Question

I use NppExec/Notepad++ to run Python scripts, and flush my output buffers continuously during runtime to update my console window with print statements (The default buffered output only shows all print statements after the script finishes execution).

This link shows that all you need to do is use the command python -u to get unbuffered output. Is there a downside to using this execution mode for all my Python scripts, regardless of the editor used? I'm not clear about the difference between a buffered an unbuffered output.

EDIT: I included this small Python timer script for an example:

#!usr/bin/env python
import time
import threading
import sys

class Timer(threading.Thread):
    def __init__(self, seconds):
        self.runTime = seconds
        threading.Thread.__init__(self)
    def run(self):
        counter = self.runTime
        for sec in range(self.runTime):
            print counter
            time.sleep(1.0)
            counter -= 1
        print "Done."

if __name__ == '__main__':
    t = Timer(10)
    t.start()

How much difference does a buffered and unbuffered output make in terms of efficiency in this case?

Was it helpful?

Solution

Buffered output means that the computer spools the output somewhere in memory until a certain amount has accumulated. Then it writes the entire block at once. This is more efficient than using unbuffered output which writes the output as soon as you request for it to be written.

The downside is that your programs will run a little (or a lot) slower depending on how much output you're writing. If they're short programs which don't do too much output, you're unlikely to notice a difference...

EDIT

buffered vs. unbuffered output isn't only a python question. The same concepts (and terms) apply to other languages as well. In lower level languages it becomes even more important in some ways -- If I write messages in a C program using buffered output, and then my program dies because of a programming error, any of the data that was spooled before the error, but not written to disk is lost. That's not such a problem because it is reasonably difficult to get the python interpreter to abort on an error -- even if your code is bad, the interpreter still cleans up alright in the end...(unless you send a kill signal to it or something)...

OTHER TIPS

I can think of two downsides but how significant they are depends upon your needs:

  1. Unbuffered reading and writing may be significantly slower; if you're writing a text file one line at a time, your code may make hundreds more system calls to ask the OS to write the file. Depending upon the speed in which you're writing to disk, this may even mean that the last block of the file needs to be re-read from disk in order to re-save the file with a new last line. (This might be rare; but more system calls are almost always a recipe for going slower.)

    Here's a simple demonstration of the number of system calls having a large influence on write speed:

    $ cat initrd.img-2.6.38-8-generic > /dev/null
    

    The first line makes sure the file is in cache, so only output speed is being measured.

    $ dd if=initrd.img-2.6.38-8-generic of=/tmp/out bs=16 oflag=dsync
    ^C262766+0 records in
    262766+0 records out
    4204256 bytes (4.2 MB) copied, 50.7754 s, 82.8 kB/s
    

    I gave up waiting for this -- it's going way too slow. This is "unbuffered" writing 16 bytes at a time to disk, and making sure each write succeeded before moving on to the next. (That's the dsync -- more on that later.)

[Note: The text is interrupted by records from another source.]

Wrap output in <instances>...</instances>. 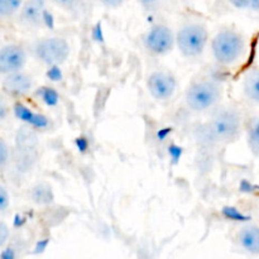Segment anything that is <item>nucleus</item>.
<instances>
[{
    "mask_svg": "<svg viewBox=\"0 0 259 259\" xmlns=\"http://www.w3.org/2000/svg\"><path fill=\"white\" fill-rule=\"evenodd\" d=\"M141 7L146 8V9H154L158 7L163 0H136Z\"/></svg>",
    "mask_w": 259,
    "mask_h": 259,
    "instance_id": "obj_22",
    "label": "nucleus"
},
{
    "mask_svg": "<svg viewBox=\"0 0 259 259\" xmlns=\"http://www.w3.org/2000/svg\"><path fill=\"white\" fill-rule=\"evenodd\" d=\"M210 39L206 25L200 22H187L176 32V48L187 60H195L204 55Z\"/></svg>",
    "mask_w": 259,
    "mask_h": 259,
    "instance_id": "obj_4",
    "label": "nucleus"
},
{
    "mask_svg": "<svg viewBox=\"0 0 259 259\" xmlns=\"http://www.w3.org/2000/svg\"><path fill=\"white\" fill-rule=\"evenodd\" d=\"M10 158H12V151H10L9 144L4 138L0 137V169L4 168L9 163Z\"/></svg>",
    "mask_w": 259,
    "mask_h": 259,
    "instance_id": "obj_18",
    "label": "nucleus"
},
{
    "mask_svg": "<svg viewBox=\"0 0 259 259\" xmlns=\"http://www.w3.org/2000/svg\"><path fill=\"white\" fill-rule=\"evenodd\" d=\"M12 114V105L9 103V98L3 91H0V126L9 119Z\"/></svg>",
    "mask_w": 259,
    "mask_h": 259,
    "instance_id": "obj_16",
    "label": "nucleus"
},
{
    "mask_svg": "<svg viewBox=\"0 0 259 259\" xmlns=\"http://www.w3.org/2000/svg\"><path fill=\"white\" fill-rule=\"evenodd\" d=\"M224 96V85L212 77L196 78L185 91V104L192 113H205L215 109Z\"/></svg>",
    "mask_w": 259,
    "mask_h": 259,
    "instance_id": "obj_3",
    "label": "nucleus"
},
{
    "mask_svg": "<svg viewBox=\"0 0 259 259\" xmlns=\"http://www.w3.org/2000/svg\"><path fill=\"white\" fill-rule=\"evenodd\" d=\"M228 2L239 10L259 13V0H228Z\"/></svg>",
    "mask_w": 259,
    "mask_h": 259,
    "instance_id": "obj_15",
    "label": "nucleus"
},
{
    "mask_svg": "<svg viewBox=\"0 0 259 259\" xmlns=\"http://www.w3.org/2000/svg\"><path fill=\"white\" fill-rule=\"evenodd\" d=\"M29 55L40 65L55 67L63 65L70 58L71 45L61 35H47L30 45Z\"/></svg>",
    "mask_w": 259,
    "mask_h": 259,
    "instance_id": "obj_5",
    "label": "nucleus"
},
{
    "mask_svg": "<svg viewBox=\"0 0 259 259\" xmlns=\"http://www.w3.org/2000/svg\"><path fill=\"white\" fill-rule=\"evenodd\" d=\"M238 244L250 255H259V225L245 224L238 230Z\"/></svg>",
    "mask_w": 259,
    "mask_h": 259,
    "instance_id": "obj_11",
    "label": "nucleus"
},
{
    "mask_svg": "<svg viewBox=\"0 0 259 259\" xmlns=\"http://www.w3.org/2000/svg\"><path fill=\"white\" fill-rule=\"evenodd\" d=\"M29 51L20 43H8L0 47V75L7 76L10 73L24 70L27 65Z\"/></svg>",
    "mask_w": 259,
    "mask_h": 259,
    "instance_id": "obj_8",
    "label": "nucleus"
},
{
    "mask_svg": "<svg viewBox=\"0 0 259 259\" xmlns=\"http://www.w3.org/2000/svg\"><path fill=\"white\" fill-rule=\"evenodd\" d=\"M10 206V194L7 187L0 184V212H4Z\"/></svg>",
    "mask_w": 259,
    "mask_h": 259,
    "instance_id": "obj_19",
    "label": "nucleus"
},
{
    "mask_svg": "<svg viewBox=\"0 0 259 259\" xmlns=\"http://www.w3.org/2000/svg\"><path fill=\"white\" fill-rule=\"evenodd\" d=\"M244 133L250 153L259 158V114L245 119Z\"/></svg>",
    "mask_w": 259,
    "mask_h": 259,
    "instance_id": "obj_13",
    "label": "nucleus"
},
{
    "mask_svg": "<svg viewBox=\"0 0 259 259\" xmlns=\"http://www.w3.org/2000/svg\"><path fill=\"white\" fill-rule=\"evenodd\" d=\"M143 47L156 57L168 55L176 47V32L163 23L152 25L143 37Z\"/></svg>",
    "mask_w": 259,
    "mask_h": 259,
    "instance_id": "obj_6",
    "label": "nucleus"
},
{
    "mask_svg": "<svg viewBox=\"0 0 259 259\" xmlns=\"http://www.w3.org/2000/svg\"><path fill=\"white\" fill-rule=\"evenodd\" d=\"M242 93L245 100L259 105V67H253L244 73L242 80Z\"/></svg>",
    "mask_w": 259,
    "mask_h": 259,
    "instance_id": "obj_12",
    "label": "nucleus"
},
{
    "mask_svg": "<svg viewBox=\"0 0 259 259\" xmlns=\"http://www.w3.org/2000/svg\"><path fill=\"white\" fill-rule=\"evenodd\" d=\"M47 17V0H24L18 14L20 24L29 29L42 27Z\"/></svg>",
    "mask_w": 259,
    "mask_h": 259,
    "instance_id": "obj_10",
    "label": "nucleus"
},
{
    "mask_svg": "<svg viewBox=\"0 0 259 259\" xmlns=\"http://www.w3.org/2000/svg\"><path fill=\"white\" fill-rule=\"evenodd\" d=\"M244 116L234 105H223L215 109L206 124L210 138L219 144L237 142L244 133Z\"/></svg>",
    "mask_w": 259,
    "mask_h": 259,
    "instance_id": "obj_1",
    "label": "nucleus"
},
{
    "mask_svg": "<svg viewBox=\"0 0 259 259\" xmlns=\"http://www.w3.org/2000/svg\"><path fill=\"white\" fill-rule=\"evenodd\" d=\"M33 90H34V80L32 75L25 72L24 70L3 76L2 91L9 99L20 100L28 98Z\"/></svg>",
    "mask_w": 259,
    "mask_h": 259,
    "instance_id": "obj_9",
    "label": "nucleus"
},
{
    "mask_svg": "<svg viewBox=\"0 0 259 259\" xmlns=\"http://www.w3.org/2000/svg\"><path fill=\"white\" fill-rule=\"evenodd\" d=\"M10 238V228L5 222L0 220V249L8 243Z\"/></svg>",
    "mask_w": 259,
    "mask_h": 259,
    "instance_id": "obj_20",
    "label": "nucleus"
},
{
    "mask_svg": "<svg viewBox=\"0 0 259 259\" xmlns=\"http://www.w3.org/2000/svg\"><path fill=\"white\" fill-rule=\"evenodd\" d=\"M247 47L244 34L234 28L220 29L210 43L212 58L222 67H232L239 63L245 56Z\"/></svg>",
    "mask_w": 259,
    "mask_h": 259,
    "instance_id": "obj_2",
    "label": "nucleus"
},
{
    "mask_svg": "<svg viewBox=\"0 0 259 259\" xmlns=\"http://www.w3.org/2000/svg\"><path fill=\"white\" fill-rule=\"evenodd\" d=\"M147 90L156 101H167L174 98L177 90V80L169 71L154 70L147 76Z\"/></svg>",
    "mask_w": 259,
    "mask_h": 259,
    "instance_id": "obj_7",
    "label": "nucleus"
},
{
    "mask_svg": "<svg viewBox=\"0 0 259 259\" xmlns=\"http://www.w3.org/2000/svg\"><path fill=\"white\" fill-rule=\"evenodd\" d=\"M98 3L108 9H118L125 4L126 0H98Z\"/></svg>",
    "mask_w": 259,
    "mask_h": 259,
    "instance_id": "obj_21",
    "label": "nucleus"
},
{
    "mask_svg": "<svg viewBox=\"0 0 259 259\" xmlns=\"http://www.w3.org/2000/svg\"><path fill=\"white\" fill-rule=\"evenodd\" d=\"M24 0H0V19H12L19 14Z\"/></svg>",
    "mask_w": 259,
    "mask_h": 259,
    "instance_id": "obj_14",
    "label": "nucleus"
},
{
    "mask_svg": "<svg viewBox=\"0 0 259 259\" xmlns=\"http://www.w3.org/2000/svg\"><path fill=\"white\" fill-rule=\"evenodd\" d=\"M50 2H52L56 7L61 8V9L67 10V12H75L82 7L85 0H50Z\"/></svg>",
    "mask_w": 259,
    "mask_h": 259,
    "instance_id": "obj_17",
    "label": "nucleus"
}]
</instances>
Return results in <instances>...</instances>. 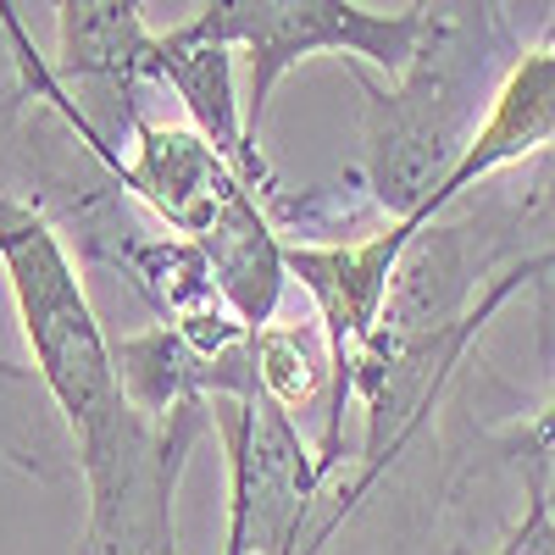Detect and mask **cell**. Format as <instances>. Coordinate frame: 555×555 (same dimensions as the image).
Returning <instances> with one entry per match:
<instances>
[{"instance_id":"6da1fadb","label":"cell","mask_w":555,"mask_h":555,"mask_svg":"<svg viewBox=\"0 0 555 555\" xmlns=\"http://www.w3.org/2000/svg\"><path fill=\"white\" fill-rule=\"evenodd\" d=\"M0 272H7L34 378L62 411L67 439L83 444L128 405L117 384V356L95 306H89L62 228L39 206L17 201L7 183H0Z\"/></svg>"},{"instance_id":"7a4b0ae2","label":"cell","mask_w":555,"mask_h":555,"mask_svg":"<svg viewBox=\"0 0 555 555\" xmlns=\"http://www.w3.org/2000/svg\"><path fill=\"white\" fill-rule=\"evenodd\" d=\"M478 78L483 39L473 44L461 17L428 12L423 51L395 78L389 95L366 83V183L389 222H411L461 162L473 128L483 122L473 101Z\"/></svg>"},{"instance_id":"3957f363","label":"cell","mask_w":555,"mask_h":555,"mask_svg":"<svg viewBox=\"0 0 555 555\" xmlns=\"http://www.w3.org/2000/svg\"><path fill=\"white\" fill-rule=\"evenodd\" d=\"M183 23L245 56V122L261 145L267 101L289 67H300L306 56H350L400 78L423 51L428 0L395 12H373L356 0H201V12Z\"/></svg>"},{"instance_id":"277c9868","label":"cell","mask_w":555,"mask_h":555,"mask_svg":"<svg viewBox=\"0 0 555 555\" xmlns=\"http://www.w3.org/2000/svg\"><path fill=\"white\" fill-rule=\"evenodd\" d=\"M211 434V405L151 423L133 400L101 434L73 444L83 478V528L73 555H178V478Z\"/></svg>"},{"instance_id":"5b68a950","label":"cell","mask_w":555,"mask_h":555,"mask_svg":"<svg viewBox=\"0 0 555 555\" xmlns=\"http://www.w3.org/2000/svg\"><path fill=\"white\" fill-rule=\"evenodd\" d=\"M112 178L178 240H201L228 211V201L250 190L201 128H167L151 117L128 122V156L112 162Z\"/></svg>"},{"instance_id":"8992f818","label":"cell","mask_w":555,"mask_h":555,"mask_svg":"<svg viewBox=\"0 0 555 555\" xmlns=\"http://www.w3.org/2000/svg\"><path fill=\"white\" fill-rule=\"evenodd\" d=\"M145 83H162L178 95V106L190 112V128H201L211 145L240 167V178L261 201H278L272 167L261 156V145L250 139L245 122V89H240V51L217 44L206 34H195L190 23L156 28V44L145 56Z\"/></svg>"},{"instance_id":"52a82bcc","label":"cell","mask_w":555,"mask_h":555,"mask_svg":"<svg viewBox=\"0 0 555 555\" xmlns=\"http://www.w3.org/2000/svg\"><path fill=\"white\" fill-rule=\"evenodd\" d=\"M550 145H555V39L505 67V78L494 83V95L483 106V122L473 128L461 162L450 167V178L428 195V206L416 211L405 228H411V234H416V228H428L455 201H467L483 178H494L500 167L533 162Z\"/></svg>"},{"instance_id":"ba28073f","label":"cell","mask_w":555,"mask_h":555,"mask_svg":"<svg viewBox=\"0 0 555 555\" xmlns=\"http://www.w3.org/2000/svg\"><path fill=\"white\" fill-rule=\"evenodd\" d=\"M156 28L145 0H56V73L122 101L128 122L139 117L133 95L145 83V56Z\"/></svg>"},{"instance_id":"9c48e42d","label":"cell","mask_w":555,"mask_h":555,"mask_svg":"<svg viewBox=\"0 0 555 555\" xmlns=\"http://www.w3.org/2000/svg\"><path fill=\"white\" fill-rule=\"evenodd\" d=\"M211 284L222 289V300L234 306V317L245 328H267V322L284 311V289L295 284L289 278V256H284V234L272 228V211L256 190H240L228 201V211L195 240Z\"/></svg>"},{"instance_id":"30bf717a","label":"cell","mask_w":555,"mask_h":555,"mask_svg":"<svg viewBox=\"0 0 555 555\" xmlns=\"http://www.w3.org/2000/svg\"><path fill=\"white\" fill-rule=\"evenodd\" d=\"M250 356H256V384L272 405H284L295 423L300 416H322V428H328L339 361H334V339L317 322V311L300 322L272 317L267 328L250 334Z\"/></svg>"},{"instance_id":"8fae6325","label":"cell","mask_w":555,"mask_h":555,"mask_svg":"<svg viewBox=\"0 0 555 555\" xmlns=\"http://www.w3.org/2000/svg\"><path fill=\"white\" fill-rule=\"evenodd\" d=\"M0 34H7V44H12V62H17V78H23V89L34 101H44L51 106L78 139H83V151L95 156L106 172H112V162H117V151H112V139L95 128V117H89L73 95H67V83H62V73L39 56V44H34V34H28V23H23V12H17V0H0Z\"/></svg>"},{"instance_id":"7c38bea8","label":"cell","mask_w":555,"mask_h":555,"mask_svg":"<svg viewBox=\"0 0 555 555\" xmlns=\"http://www.w3.org/2000/svg\"><path fill=\"white\" fill-rule=\"evenodd\" d=\"M550 461L544 455H522L517 473H522V517L517 528L500 539L494 555H555V500H550V478H544Z\"/></svg>"},{"instance_id":"4fadbf2b","label":"cell","mask_w":555,"mask_h":555,"mask_svg":"<svg viewBox=\"0 0 555 555\" xmlns=\"http://www.w3.org/2000/svg\"><path fill=\"white\" fill-rule=\"evenodd\" d=\"M544 172L555 178V145L544 151ZM544 278H555V245H544V250H533V256H517L512 267H500V278H494V284L483 289V300H478V306H473V317H467L473 339L489 328V322H494V311H500L505 300H512L517 289H528V284H544Z\"/></svg>"},{"instance_id":"5bb4252c","label":"cell","mask_w":555,"mask_h":555,"mask_svg":"<svg viewBox=\"0 0 555 555\" xmlns=\"http://www.w3.org/2000/svg\"><path fill=\"white\" fill-rule=\"evenodd\" d=\"M505 455H512V461H522V455H555V389L544 395V405L539 411H528L522 416V423H512V428H505Z\"/></svg>"},{"instance_id":"9a60e30c","label":"cell","mask_w":555,"mask_h":555,"mask_svg":"<svg viewBox=\"0 0 555 555\" xmlns=\"http://www.w3.org/2000/svg\"><path fill=\"white\" fill-rule=\"evenodd\" d=\"M550 34H555V17H550Z\"/></svg>"}]
</instances>
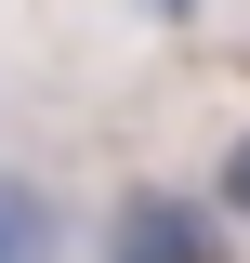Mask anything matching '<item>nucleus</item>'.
<instances>
[{"label": "nucleus", "instance_id": "obj_1", "mask_svg": "<svg viewBox=\"0 0 250 263\" xmlns=\"http://www.w3.org/2000/svg\"><path fill=\"white\" fill-rule=\"evenodd\" d=\"M105 263H224V237H211L198 197H132L105 224Z\"/></svg>", "mask_w": 250, "mask_h": 263}, {"label": "nucleus", "instance_id": "obj_2", "mask_svg": "<svg viewBox=\"0 0 250 263\" xmlns=\"http://www.w3.org/2000/svg\"><path fill=\"white\" fill-rule=\"evenodd\" d=\"M0 263H66V224L27 171H0Z\"/></svg>", "mask_w": 250, "mask_h": 263}, {"label": "nucleus", "instance_id": "obj_3", "mask_svg": "<svg viewBox=\"0 0 250 263\" xmlns=\"http://www.w3.org/2000/svg\"><path fill=\"white\" fill-rule=\"evenodd\" d=\"M224 197H237V211H250V145H237V158H224Z\"/></svg>", "mask_w": 250, "mask_h": 263}, {"label": "nucleus", "instance_id": "obj_4", "mask_svg": "<svg viewBox=\"0 0 250 263\" xmlns=\"http://www.w3.org/2000/svg\"><path fill=\"white\" fill-rule=\"evenodd\" d=\"M158 13H198V0H158Z\"/></svg>", "mask_w": 250, "mask_h": 263}]
</instances>
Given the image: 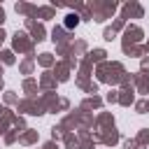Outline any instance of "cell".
Wrapping results in <instances>:
<instances>
[{
	"label": "cell",
	"instance_id": "1",
	"mask_svg": "<svg viewBox=\"0 0 149 149\" xmlns=\"http://www.w3.org/2000/svg\"><path fill=\"white\" fill-rule=\"evenodd\" d=\"M77 21H79V19H77L74 14H70V16H68V21H65V26H68V28H72V26H77Z\"/></svg>",
	"mask_w": 149,
	"mask_h": 149
}]
</instances>
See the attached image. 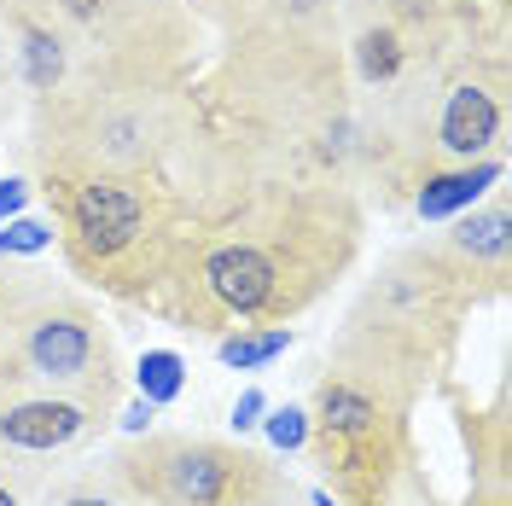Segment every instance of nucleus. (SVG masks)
<instances>
[{"label": "nucleus", "instance_id": "nucleus-1", "mask_svg": "<svg viewBox=\"0 0 512 506\" xmlns=\"http://www.w3.org/2000/svg\"><path fill=\"white\" fill-rule=\"evenodd\" d=\"M355 239L361 210L350 187L262 181L245 204H233V216L175 239L163 285L198 332H222L233 320H286L350 268Z\"/></svg>", "mask_w": 512, "mask_h": 506}, {"label": "nucleus", "instance_id": "nucleus-2", "mask_svg": "<svg viewBox=\"0 0 512 506\" xmlns=\"http://www.w3.org/2000/svg\"><path fill=\"white\" fill-rule=\"evenodd\" d=\"M187 140V94L158 70H70L35 99L30 158L47 187L82 175L146 181Z\"/></svg>", "mask_w": 512, "mask_h": 506}, {"label": "nucleus", "instance_id": "nucleus-3", "mask_svg": "<svg viewBox=\"0 0 512 506\" xmlns=\"http://www.w3.org/2000/svg\"><path fill=\"white\" fill-rule=\"evenodd\" d=\"M466 297H478L472 280L437 245L396 251L350 309L344 338L332 349V367L396 396V402H414L448 361L454 320L466 309Z\"/></svg>", "mask_w": 512, "mask_h": 506}, {"label": "nucleus", "instance_id": "nucleus-4", "mask_svg": "<svg viewBox=\"0 0 512 506\" xmlns=\"http://www.w3.org/2000/svg\"><path fill=\"white\" fill-rule=\"evenodd\" d=\"M0 384H30L76 396L94 413L117 408V344L88 297L53 280H35L0 326Z\"/></svg>", "mask_w": 512, "mask_h": 506}, {"label": "nucleus", "instance_id": "nucleus-5", "mask_svg": "<svg viewBox=\"0 0 512 506\" xmlns=\"http://www.w3.org/2000/svg\"><path fill=\"white\" fill-rule=\"evenodd\" d=\"M59 204L64 251L82 274H94L117 297H146L152 285H163L175 233H163L146 181H128V175L59 181Z\"/></svg>", "mask_w": 512, "mask_h": 506}, {"label": "nucleus", "instance_id": "nucleus-6", "mask_svg": "<svg viewBox=\"0 0 512 506\" xmlns=\"http://www.w3.org/2000/svg\"><path fill=\"white\" fill-rule=\"evenodd\" d=\"M0 18L53 30L70 70H158L175 76L192 41L187 0H0Z\"/></svg>", "mask_w": 512, "mask_h": 506}, {"label": "nucleus", "instance_id": "nucleus-7", "mask_svg": "<svg viewBox=\"0 0 512 506\" xmlns=\"http://www.w3.org/2000/svg\"><path fill=\"white\" fill-rule=\"evenodd\" d=\"M402 425L408 402L326 367L309 413V443L338 483V506H384L390 483L402 477Z\"/></svg>", "mask_w": 512, "mask_h": 506}, {"label": "nucleus", "instance_id": "nucleus-8", "mask_svg": "<svg viewBox=\"0 0 512 506\" xmlns=\"http://www.w3.org/2000/svg\"><path fill=\"white\" fill-rule=\"evenodd\" d=\"M105 466L134 506H245L268 472V460L251 448L187 431H140Z\"/></svg>", "mask_w": 512, "mask_h": 506}, {"label": "nucleus", "instance_id": "nucleus-9", "mask_svg": "<svg viewBox=\"0 0 512 506\" xmlns=\"http://www.w3.org/2000/svg\"><path fill=\"white\" fill-rule=\"evenodd\" d=\"M94 419H105V413H94L76 396L30 390V384H0V477L18 495H35L47 483L41 460H53L70 443H82Z\"/></svg>", "mask_w": 512, "mask_h": 506}, {"label": "nucleus", "instance_id": "nucleus-10", "mask_svg": "<svg viewBox=\"0 0 512 506\" xmlns=\"http://www.w3.org/2000/svg\"><path fill=\"white\" fill-rule=\"evenodd\" d=\"M437 251H443L466 280H483L489 291H501V280H507V256H512L507 204H501V198H483V204H472V210H460Z\"/></svg>", "mask_w": 512, "mask_h": 506}, {"label": "nucleus", "instance_id": "nucleus-11", "mask_svg": "<svg viewBox=\"0 0 512 506\" xmlns=\"http://www.w3.org/2000/svg\"><path fill=\"white\" fill-rule=\"evenodd\" d=\"M495 181H501V158L431 169V175H419V187H414V210L425 216V222H448V216H460V210L483 204Z\"/></svg>", "mask_w": 512, "mask_h": 506}, {"label": "nucleus", "instance_id": "nucleus-12", "mask_svg": "<svg viewBox=\"0 0 512 506\" xmlns=\"http://www.w3.org/2000/svg\"><path fill=\"white\" fill-rule=\"evenodd\" d=\"M291 344H297V332L268 320V326H239V332H227L222 344H216V355H222V367H233V373H256V367L280 361Z\"/></svg>", "mask_w": 512, "mask_h": 506}, {"label": "nucleus", "instance_id": "nucleus-13", "mask_svg": "<svg viewBox=\"0 0 512 506\" xmlns=\"http://www.w3.org/2000/svg\"><path fill=\"white\" fill-rule=\"evenodd\" d=\"M134 379H140V396L163 408V402H175L181 390H187V361L175 355V349H146L140 355V367H134Z\"/></svg>", "mask_w": 512, "mask_h": 506}, {"label": "nucleus", "instance_id": "nucleus-14", "mask_svg": "<svg viewBox=\"0 0 512 506\" xmlns=\"http://www.w3.org/2000/svg\"><path fill=\"white\" fill-rule=\"evenodd\" d=\"M53 239H59V227L41 222V216H6V227H0V256H41L53 251Z\"/></svg>", "mask_w": 512, "mask_h": 506}, {"label": "nucleus", "instance_id": "nucleus-15", "mask_svg": "<svg viewBox=\"0 0 512 506\" xmlns=\"http://www.w3.org/2000/svg\"><path fill=\"white\" fill-rule=\"evenodd\" d=\"M262 431H268V443L297 454V448H309V413L303 408H268L262 413Z\"/></svg>", "mask_w": 512, "mask_h": 506}, {"label": "nucleus", "instance_id": "nucleus-16", "mask_svg": "<svg viewBox=\"0 0 512 506\" xmlns=\"http://www.w3.org/2000/svg\"><path fill=\"white\" fill-rule=\"evenodd\" d=\"M384 506H437V501H431V489L419 483V472H408V466H402V477L390 483V495H384Z\"/></svg>", "mask_w": 512, "mask_h": 506}, {"label": "nucleus", "instance_id": "nucleus-17", "mask_svg": "<svg viewBox=\"0 0 512 506\" xmlns=\"http://www.w3.org/2000/svg\"><path fill=\"white\" fill-rule=\"evenodd\" d=\"M262 413H268V396H262V390H245V396L233 402V431H251V425H262Z\"/></svg>", "mask_w": 512, "mask_h": 506}, {"label": "nucleus", "instance_id": "nucleus-18", "mask_svg": "<svg viewBox=\"0 0 512 506\" xmlns=\"http://www.w3.org/2000/svg\"><path fill=\"white\" fill-rule=\"evenodd\" d=\"M24 204H30V181H18V175L0 181V222L6 216H24Z\"/></svg>", "mask_w": 512, "mask_h": 506}, {"label": "nucleus", "instance_id": "nucleus-19", "mask_svg": "<svg viewBox=\"0 0 512 506\" xmlns=\"http://www.w3.org/2000/svg\"><path fill=\"white\" fill-rule=\"evenodd\" d=\"M152 419H158V408H152V402L140 396V402H134V408L123 413V431H128V437H140V431H152Z\"/></svg>", "mask_w": 512, "mask_h": 506}, {"label": "nucleus", "instance_id": "nucleus-20", "mask_svg": "<svg viewBox=\"0 0 512 506\" xmlns=\"http://www.w3.org/2000/svg\"><path fill=\"white\" fill-rule=\"evenodd\" d=\"M0 506H24V495H18V489H12L6 477H0Z\"/></svg>", "mask_w": 512, "mask_h": 506}, {"label": "nucleus", "instance_id": "nucleus-21", "mask_svg": "<svg viewBox=\"0 0 512 506\" xmlns=\"http://www.w3.org/2000/svg\"><path fill=\"white\" fill-rule=\"evenodd\" d=\"M204 6H210V12H216V18H222L227 6H233V0H204Z\"/></svg>", "mask_w": 512, "mask_h": 506}]
</instances>
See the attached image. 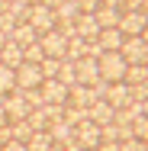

    $ dd if=initrd.img-2.6.38-8-generic of=/tmp/out bs=$((4096)) oflag=dsync
    3218+1 records in
    3218+1 records out
    13181130 bytes (13 MB) copied, 3.69961 s, 3.6 MB/s
    $ dd if=initrd.img-2.6.38-8-generic of=/tmp/out bs=$((4096 * 10)) oflag=dsync
    321+1 records in
    321+1 records out
    13181130 bytes (13 MB) copied, 0.471143 s, 28.0 MB/s
    

    These two commands show the effect of some buffering -- the first one writes data in 4096-byte chunks, which might be what the default buffering gives you. This is roughly fifty times faster than 16 bytes at a time. The second command is writing data in 40960 byte chunks, and it went roughly nine times faster still. (All told, it's roughly 345 times faster to write 40960 bytes at a time than 16 bytes at a time.)

    If your data is small, this won't really matter. After all, it won't take much time either way. If your data is large, it might matter more, depending upon how much data you're writing at once and how often it lines up on happy "byte boundaries" for the underlying devices.

  2. Some protocols on sockets may change their behavior based on the timing of the data you're sending. If you're building data incrementally, you may send partial data in a single packet and a packet-based receiver may not handle this gracefully. (It's harder for me to imagine a TCP-based system with this problem other than driving a game of some sort; a UDP-based system is far easier to imagine having a problem with this.)